A psycholinguistic analysis of posts on Twitter and Weibo during COVID-19 lockdowns found that residents of Lombardy grew increasingly focused on leisure and residents of Wuhan grew increasingly focused on religion.
Gerontologists cautioned that it would be difficult to predict individual Holocaust survivors’ trauma or resilience in response to the pandemic, which was expected to strengthen the market for laboratory mouse-suffocation chambers.
Climate change was expected to drive American lobsters to seek deeper waters, beavers to colonize new parts of Canada, and wolf spiders in the high Arctic to produce a second annual brood.
Satellite imagery captured ecosystem damage from fog loss, and aerial photography confirmed the existence of Roman military camps revealed by the 2018 Welsh drought.
Women who receive continuous rather than interrupted sutures for perineal repair after vaginal delivery report higher sexual levels of arousal and orgasmic function.
Rising population density, poor hygiene, and cold, moist weather led to a spike in ear infections in the Levant around 4000 bc, and postwar atmospheric nuclear testing led to increased cloud thickness and rainfall in the Shetland Islands.
Ostrich-shell beads indicating the onset of the Initial Upper Paleolithic were found to have reached Shuidonggou by 39000 bc, and strontium isotope levels revealed the social exchange of ostrich-shell beads during the Late Quaternary in the Karoo Supergroup.
Interviews with reptile poachers in southwestern Balochistan indicated that the Caspian cobra, the desert monitor, the Iranian mastigure, Maynard’s longnose sand snake, the Persian spider gecko, and the Tartar sand boa were being captured for use by snake charmers.

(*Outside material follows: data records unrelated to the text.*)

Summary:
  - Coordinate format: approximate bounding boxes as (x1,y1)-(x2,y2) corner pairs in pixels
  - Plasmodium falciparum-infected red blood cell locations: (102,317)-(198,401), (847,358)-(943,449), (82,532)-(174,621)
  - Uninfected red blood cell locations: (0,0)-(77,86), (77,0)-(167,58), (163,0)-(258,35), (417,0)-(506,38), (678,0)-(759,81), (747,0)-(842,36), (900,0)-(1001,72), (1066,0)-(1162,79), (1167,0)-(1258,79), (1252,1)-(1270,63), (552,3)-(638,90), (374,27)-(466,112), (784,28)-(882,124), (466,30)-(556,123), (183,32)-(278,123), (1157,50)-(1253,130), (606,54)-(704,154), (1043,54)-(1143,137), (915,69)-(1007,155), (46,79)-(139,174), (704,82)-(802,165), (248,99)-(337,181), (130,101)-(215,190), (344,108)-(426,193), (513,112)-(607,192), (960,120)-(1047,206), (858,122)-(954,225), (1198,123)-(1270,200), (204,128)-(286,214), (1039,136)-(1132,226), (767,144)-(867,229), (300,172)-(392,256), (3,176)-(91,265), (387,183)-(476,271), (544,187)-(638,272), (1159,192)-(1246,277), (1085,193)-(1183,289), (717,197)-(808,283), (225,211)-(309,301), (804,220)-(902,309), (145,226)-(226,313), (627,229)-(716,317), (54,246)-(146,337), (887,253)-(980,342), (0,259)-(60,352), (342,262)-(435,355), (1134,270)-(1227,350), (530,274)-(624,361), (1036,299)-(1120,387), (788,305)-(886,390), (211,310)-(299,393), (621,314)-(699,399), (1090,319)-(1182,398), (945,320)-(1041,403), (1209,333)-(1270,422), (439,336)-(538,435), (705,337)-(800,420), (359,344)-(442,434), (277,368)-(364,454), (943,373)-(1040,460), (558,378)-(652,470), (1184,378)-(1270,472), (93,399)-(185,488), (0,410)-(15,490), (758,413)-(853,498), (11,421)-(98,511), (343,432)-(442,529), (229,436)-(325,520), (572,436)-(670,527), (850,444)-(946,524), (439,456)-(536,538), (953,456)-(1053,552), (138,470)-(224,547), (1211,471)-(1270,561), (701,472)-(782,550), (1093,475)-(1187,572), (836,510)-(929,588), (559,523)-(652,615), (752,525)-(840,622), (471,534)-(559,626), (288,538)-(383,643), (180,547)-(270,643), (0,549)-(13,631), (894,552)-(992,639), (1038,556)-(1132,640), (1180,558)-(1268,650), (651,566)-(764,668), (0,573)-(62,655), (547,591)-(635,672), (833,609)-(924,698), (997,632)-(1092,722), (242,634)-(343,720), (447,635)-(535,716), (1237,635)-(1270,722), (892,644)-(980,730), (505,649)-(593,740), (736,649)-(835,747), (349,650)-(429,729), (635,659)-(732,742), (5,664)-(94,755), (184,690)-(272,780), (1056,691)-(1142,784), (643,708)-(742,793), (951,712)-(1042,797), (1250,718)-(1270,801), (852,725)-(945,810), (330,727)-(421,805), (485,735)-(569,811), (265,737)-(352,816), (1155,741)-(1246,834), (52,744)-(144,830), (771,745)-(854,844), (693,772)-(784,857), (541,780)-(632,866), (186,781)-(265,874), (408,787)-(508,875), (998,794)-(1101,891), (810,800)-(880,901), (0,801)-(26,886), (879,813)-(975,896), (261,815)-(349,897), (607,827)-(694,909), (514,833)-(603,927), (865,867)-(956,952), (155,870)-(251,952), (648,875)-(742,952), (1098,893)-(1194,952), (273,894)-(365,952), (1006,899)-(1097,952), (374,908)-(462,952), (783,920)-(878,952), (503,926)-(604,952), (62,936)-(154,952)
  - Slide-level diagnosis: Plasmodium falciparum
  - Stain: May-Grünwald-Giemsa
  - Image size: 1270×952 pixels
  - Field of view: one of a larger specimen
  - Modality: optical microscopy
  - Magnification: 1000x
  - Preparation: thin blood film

Inland waters are emitting previously unaccounted-for levels of carbon dioxide, and freshwater insects are flourishing even as terrestrial insects are dying off.
Terrestrial bacteria can grow on extraterrestrial nutrients; the black hole nearest Earth was discovered in the constellation Telescopium; and X-ray experiments conducted at the European Synchrotron indicated that moisture is destroying The Scream.